COLUMBUS — Ohio State University expects to save millions of dollars because former president E. Gordon Gee is giving up part of his retirement package as he becomes president of West Virginia University for the second time.
Mr. Gee stepped down at Ohio State last year and agreed to a deal worth $5.8 million over five years, including an annual salary of $410,000 and a $300,000 annual grant for research and other expenses as he retained tenure as a professor in the law college.
Ohio State spokesman Gary Lewis indicated Friday OSU anticipates saving about $4 million because its obligation to meet some terms of Mr. Gee’s deal ends when he begins his permanent role at West Virginia, where he has been serving as interim president for months.
Mr. Gee will remain on an unpaid leave of absence until then, and his employment with Ohio State ends July 1, according to a letter that was sent to Mr. Gee last month by OSU’s general counsel and released Friday by the school.

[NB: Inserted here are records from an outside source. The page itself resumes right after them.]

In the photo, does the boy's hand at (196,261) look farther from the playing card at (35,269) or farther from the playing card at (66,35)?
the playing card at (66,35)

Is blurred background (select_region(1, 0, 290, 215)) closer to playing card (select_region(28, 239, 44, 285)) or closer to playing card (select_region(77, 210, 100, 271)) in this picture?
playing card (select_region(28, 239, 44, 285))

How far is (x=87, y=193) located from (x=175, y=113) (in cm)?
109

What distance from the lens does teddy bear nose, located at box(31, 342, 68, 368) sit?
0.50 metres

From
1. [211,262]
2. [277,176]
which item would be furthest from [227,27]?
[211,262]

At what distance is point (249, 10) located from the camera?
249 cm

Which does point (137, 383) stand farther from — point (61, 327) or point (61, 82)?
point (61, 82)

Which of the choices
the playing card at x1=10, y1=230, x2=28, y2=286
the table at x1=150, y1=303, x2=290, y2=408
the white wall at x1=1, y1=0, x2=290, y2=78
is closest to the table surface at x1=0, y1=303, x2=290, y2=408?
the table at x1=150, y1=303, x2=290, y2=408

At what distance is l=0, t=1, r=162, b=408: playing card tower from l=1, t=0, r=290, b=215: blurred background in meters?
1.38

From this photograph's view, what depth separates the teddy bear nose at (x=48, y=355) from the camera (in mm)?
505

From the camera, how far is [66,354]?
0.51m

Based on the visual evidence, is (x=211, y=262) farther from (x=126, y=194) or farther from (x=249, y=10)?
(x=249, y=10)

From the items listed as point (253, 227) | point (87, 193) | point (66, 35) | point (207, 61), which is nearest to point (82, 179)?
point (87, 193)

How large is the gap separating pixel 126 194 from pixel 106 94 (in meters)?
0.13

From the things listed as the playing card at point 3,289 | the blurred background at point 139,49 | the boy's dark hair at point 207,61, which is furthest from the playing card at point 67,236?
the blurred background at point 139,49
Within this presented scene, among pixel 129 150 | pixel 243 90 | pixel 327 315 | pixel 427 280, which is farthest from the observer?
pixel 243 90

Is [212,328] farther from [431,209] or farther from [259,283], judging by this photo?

The letter indicated Mr. Gee plans to fulfill the rest of his pledge to provide $1 million to Ohio State, part of which may support the Center for Higher Education Enterprise he helped create. He will be considered a senior fellow with the center and he gets to keep his title of president emeritus.
His departure doesn’t affect an $800,000 payment that Ohio State made to a retirement plan for Mr. Gee’s benefit, according to the letter. His deal also still provides lifetime health insurance benefits if he’s not receiving similar benefits through employment elsewhere.
Mr. Gee retired from his second stint as Ohio State president last summer after receiving criticism for remarks he made earlier jabbing Roman Catholics and Southeastern Conference schools. He has apologized for the remarks.